At one point a children’s aid society worker threatened to remove Whitey from his mom’s care.

“We moved around a lot and there weren’t babysitters, so I had to look after myself,” said Bernard. “I think for my personal life it made me a hell of a lot more independent than maybe I should have been at my age, but I never looked back.”

He also remembered seeing the tears in his mother’s eyes some days as she read the war casualties list in the newspaper and saw a name from “home.”

“Mom was born in Keremeos and raised in Penticton and, of course, there was a big enlistment here. I think Summerland had the highest enlistment per capita of any town in Canada and everybody knew everybody,” said Bernard.

However there was something he always enjoyed each summer, those trips back to the Okanagan.

“That was the saving grace. Starting when I was seven, as soon as school was out, mom would put me on the old KVR Railroad in Vancouver by myself with just a name tag,” said Bernard. “Then she’d look around the station to see if there was anyone from home, Penticton or Summerland, and say to them, ‘keep an eye on Grip’ which was my nickname, although I never found out why.”

In 1945 Bernard’s fears his dad would never come back from battle were erased as the pair once again got to hug each other upon Jack’s return.

“That was the happiest day in my 10-year-old life,” he recalled, adding the pair regularly communicated by letter during their time apart. But the homecoming was bittersweet.

“Dad was battle fatigued and was not in good shape, he was a bit of a wreck and the marriage didn’t survive and both of them remarried and life went on,” said Bernard. “That’s the other thing about Wait for Me Daddy, it is the last photograph of us together as a true family.”

Looking back on his life with his own family, his successful businesses and time as councillor and mayor of Tofino, Bernard is satisfied.

He wrote about that moment in time that has followed him throughout these many years:

“As for me, well I am just grateful. I’m grateful to everyone for keeping the memory alive. In many ways Wait For Me Daddy is as relevant today as it was 75 years ago.

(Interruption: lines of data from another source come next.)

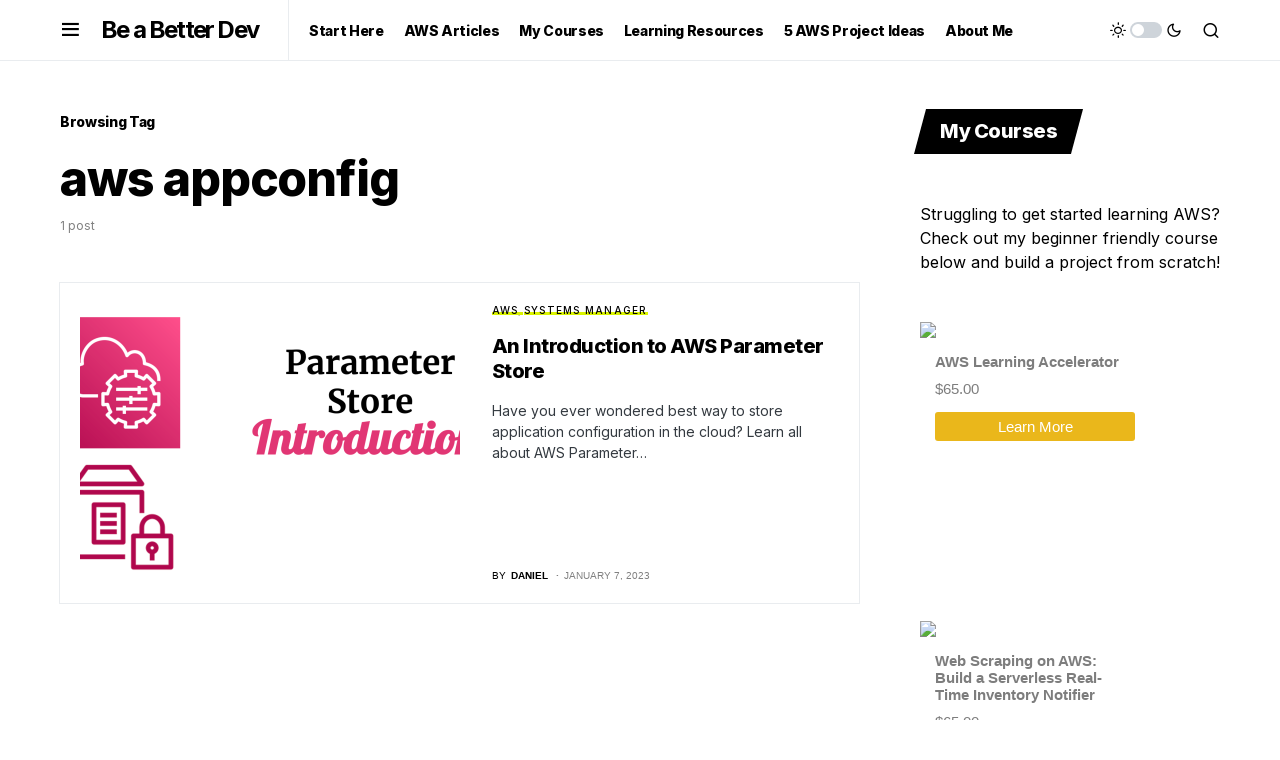

--- FILE ---
content_type: text/html; charset=utf-8
request_url: https://www.google.com/recaptcha/api2/aframe
body_size: 269
content:
<!DOCTYPE HTML><html><head><meta http-equiv="content-type" content="text/html; charset=UTF-8"></head><body><script nonce="HYxq7ffZZUWKwzKyfwEuvg">/** Anti-fraud and anti-abuse applications only. See google.com/recaptcha */ try{var clients={'sodar':'https://pagead2.googlesyndication.com/pagead/sodar?'};window.addEventListener("message",function(a){try{if(a.source===window.parent){var b=JSON.parse(a.data);var c=clients[b['id']];if(c){var d=document.createElement('img');d.src=c+b['params']+'&rc='+(localStorage.getItem("rc::a")?sessionStorage.getItem("rc::b"):"");window.document.body.appendChild(d);sessionStorage.setItem("rc::e",parseInt(sessionStorage.getItem("rc::e")||0)+1);localStorage.setItem("rc::h",'1768972480563');}}}catch(b){}});window.parent.postMessage("_grecaptcha_ready", "*");}catch(b){}</script></body></html>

“The image is a heartfelt reminder of the human cost of war on families and loved ones, at home and abroad, a lesson I learned far too early in life when I was just a young, white-haired boy.”

There will be a special book signing Sept. 10 at GardenWorks Penticton with In the Moment creator Doi, and contributors Scott Austin and Ivan McLelland. Books are available at Coles (Penticton) Dragon’s Den and the Penticton Art Gallery.